A nonprofit publication of the Kentucky Center for Public Service Journalism

Customs and Border Protection in Louisville finds 243 pounds of methamphetamine hidden in rugs

U.S. Customs and Border Protection (CBP) officers in Louisville found 243 pounds of Methamphetamine hidden in rugs on April 6.

Customs photo

CBP works closely with other government agencies to stop to the flow of illicit contraband into the United States. A diligent US Fish and Wildlife (FWS) officer identified an anomaly during one of their examinations. This shipment was manifested as ‘silica gel’ and had originated from Mexico and was ultimately destined to Hong Kong. FWS notified CBP officers who then conducted an intrusive examination ultimately leading to the discovery of a white crystal substance concealed within foil bags. Officers tested the powder, which tested positive for the presence of methamphetamine and this shipment was ultimately seized.
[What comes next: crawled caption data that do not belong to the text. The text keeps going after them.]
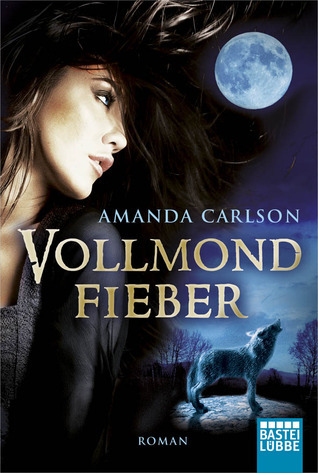 Vollmondfieber (Jessica McClain, #1)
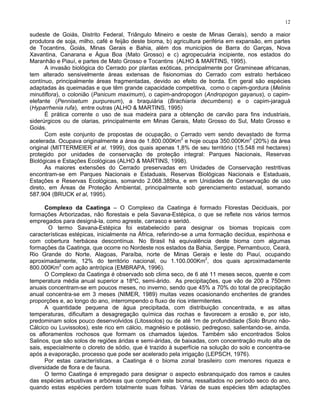 12

sudeste de Goiás, Distrito Federal, Triângulo Mineiro e oeste de Minas Gerais), sendo a maior
produtora de soja, milho, café e feijão deste bioma, b) agricultura periféria em expansão, em partes
de Tocantins, Goiás, Minas Gerais e Bahia, além dos municípios de Barra do Garças, Nova
Xavantina, Canarana e Água Boa (Mato Grosso) e c) agropecuária incipiente, nos estados do
Maranhão e Piauí, e partes de Mato Grosso e Tocantins (ALHO & MARTINS, 1995).
      A invasão biológica do Cerrado por plantas exóticas, principalmente por Gramineae africanas,
tem alterado sensivelmente áreas extensas de fisionomias do Cerrado com estrato herbáceo
contínuo, principalmente áreas fragmentadas, devido ao efeito de borda. Em geral são espécies
adaptadas às queimadas e que têm grande capacidade competitiva, como o capim-gordura (Melinis
minutiflora), o colonião (Panicum maximum), o capim-andropogon (Andropogon gayanus), o capim-
elefante (Pennisetum purpureum), a braquiária (Brachiaria decumbens) e o capim-jaraguá
(Hyparrhenia rufa), entre outras (ALHO & MARTINS, 1995)
      É prática corrente o uso de sua madeira para a obtenção de carvão para fins industriais,
siderúrgicos ou de olarias, principalmente em Minas Gerais, Mato Grosso do Sul, Mato Grosso e
Goiás.
      Com este conjunto de propostas de ocupação, o Cerrado vem sendo devastado de forma
                                                          2                          2
acelerada. Ocupava originalmente a área de 1.800.000Km e hoje ocupa 350.000Km (20%) da área
original (MITTERMEIER et al. 1999), dos quais apenas 1,8% de seu território (15.548 mil hectares)
protegido por unidades de conservação de proteção integral: Parques Nacionais, Reservas
Biológicas e Estações Ecológicas (ALHO & MARTINS, 1998).
      As maiores extensões do Cerrado preservadas em Unidades de Conservação restritivas
encontram-se em Parques Nacionais e Estaduais, Reservas Biológicas Nacionais e Estaduais,
Estações e Reservas Ecológicas, somando 2.068.385ha, e em Unidades de Conservação de uso
direto, em Áreas de Proteção Ambiental, principalmente sob gerenciamento estadual, somando
587.904 (BRUCK et al, 1995).

      Complexo da Caatinga – O Complexo da Caatinga é formado Florestas Deciduais, por
formações Arborizadas, não florestais e pela Savana-Estépica, o que se reflete nos vários termos
empregados para designá-la, como agreste, carrasco e seridó.
        O termo Savana-Estépica foi estabelecido para designar os biomas tropicais com
características estépicas, inicialmente na África, referindo-se a uma formação decídua, espinhosa e
com cobertura herbácea descontínua. No Brasil há equivalência deste bioma com algumas
formações da Caatinga, que ocorre no Nordeste nos estados da Bahia, Sergipe, Pernambuco, Ceará,
Rio Grande do Norte, Alagoas, Paraíba, norte de Minas Gerais e leste do Piauí, ocupando
                                                                     2
aproximadamente, 12% do território nacional, ou 1.100.000Km , dos quais aproximadamente
            2
800.000Km com ação antrópica (EMBRAPA, 1996).
      O Complexo da Caatinga é observado sob clima seco, de 6 até 11 meses secos, quente e com
temperatura média anual superior a 18ºC, semi-árido. As precipitações, que vão de 200 a 750mm
anuais concentram-se em poucos meses, no inverno, sendo que 45% a 70% do total de precipitação
anual concentra-se em 3 meses (NIMER, 1989) muitas vezes ocasionando enchentes de grandes
proporções e, ao longo do ano, interrompendo o fluxo de rios intermitentes.
      A quantidade pequena de água precipitada, com distribuição concentrada, e as altas
temperaturas, dificultam a desagregação química das rochas e favorecem a erosão e, por isto,
predominam solos pouco desenvolvidos (Litossolos) ou de até 1m de profundidade (Solo Bruno não-
Cálcico ou Luvissolos), este rico em cálcio, magnésio e potássio, pedregoso, salientando-se, ainda,
os afloramentos rochosos que formam os chamados lajedos. Também são encontrados Solos
Salinos, que são solos de regiões áridas e semi-áridas, de baixadas, com concentração muito alta de
sais, especialmente o cloreto de sódio, que é trazido à superfície na solução do solo e concentra-se
após a evaporação, processo que pode ser acelerado pela irrigação (LEPSCH, 1976).
      Por estas características, a Caatinga é o bioma zonal brasileiro com menores riqueza e
diversidade de flora e de fauna.
      O termo Caatinga é empregado para designar o aspecto esbranquiçado dos ramos e caules
das espécies arbustivas e arbóreas que compõem este bioma, ressaltados no período seco do ano,
quando estas espécies perdem totalmente suas folhas. Várias de suas espécies têm adaptações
The shipment had a street value of over $2.16 million.

“This is a huge seizure that began with FWS and ended with our officers finding these packets of methamphetamine,” said Thomas Mahn, Port Director-Louisville. “The men and women at the Port of Louisville are committed to stopping the flow of dangerous drugs, and they continue to use their training, intuition, and strategic skills to prevent these kinds of illegitimate shipments from reaching the public.”

The opioid crisis has rightfully gained much attention over the past few years, but overdose deaths from methamphetamine and cocaine have been increasing at an alarming pace since 2009. According to provisional data provided by Centers for Disease Control and Prevention (CDC), 2020 overdose death rates from stimulants have increased by 18% over 2019.
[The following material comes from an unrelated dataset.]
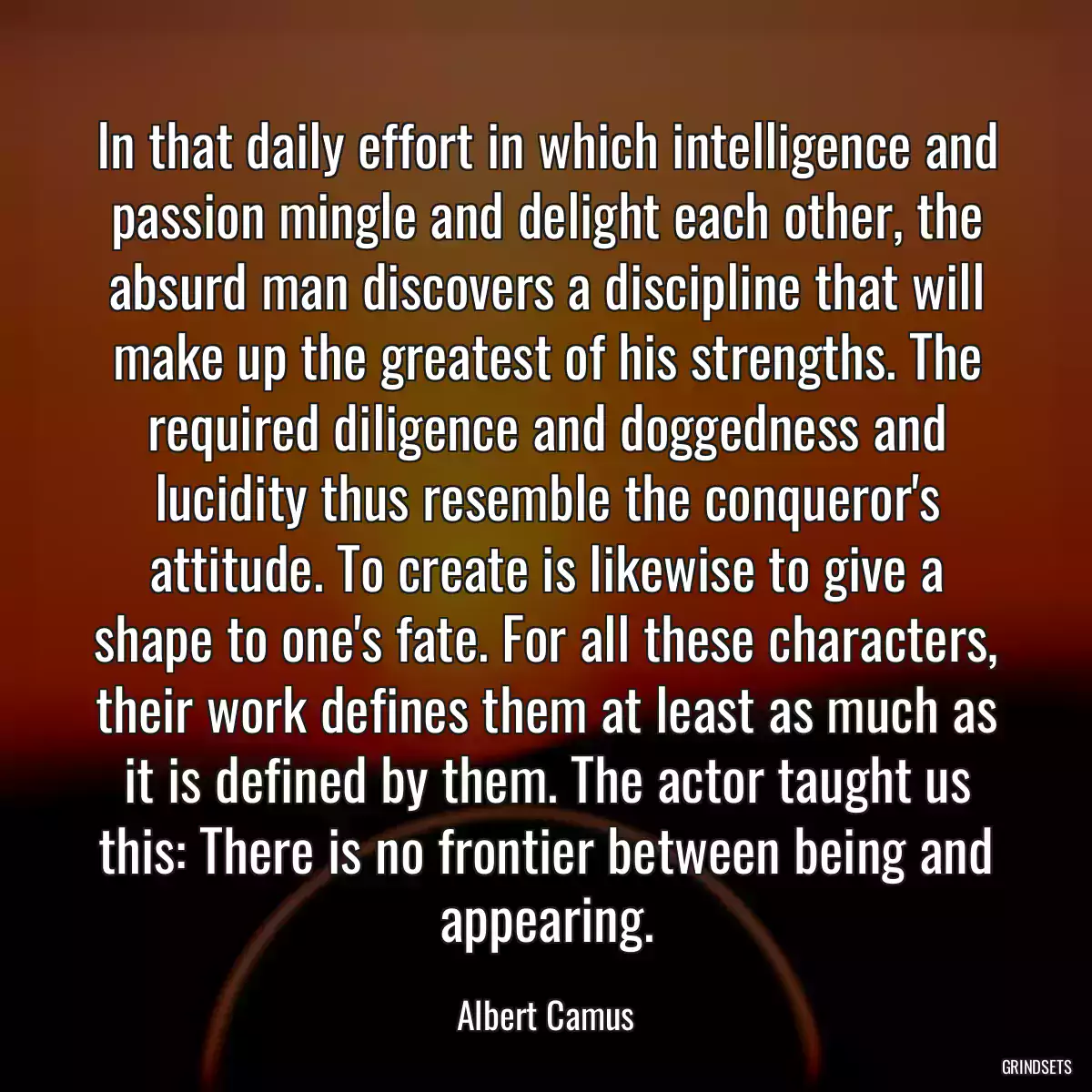 In that daily effort in which intelligence and passion mingle and delight each other, the absurd man discovers a discipline that will make up the greatest of his strengths. The required diligence and doggedness and lucidity thus resemble the conqueror\'s attitude. To create is likewise to give a shape to one\'s fate. For all these characters, their work defines them at least as much as it is defined by them. The actor taught us this: There is no frontier between being and appearing.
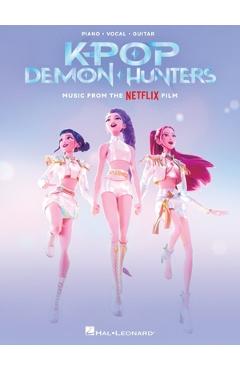 Kpop Demon Hunters: Music from the Netflix Film Arranged for Piano, Vocal Line, and Guitar Chords -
Methamphetamine is one of the most commonly misused stimulants in the world and is the drug that most contributes to violent crime in the United States. According to the National Survey on Drug Use and Health, approximately 1.6 million people reported using methamphetamine in 2016. It is highly addictive, and its abuse can lead to death from stroke, heart attack, or multiple organ failures caused by overheating.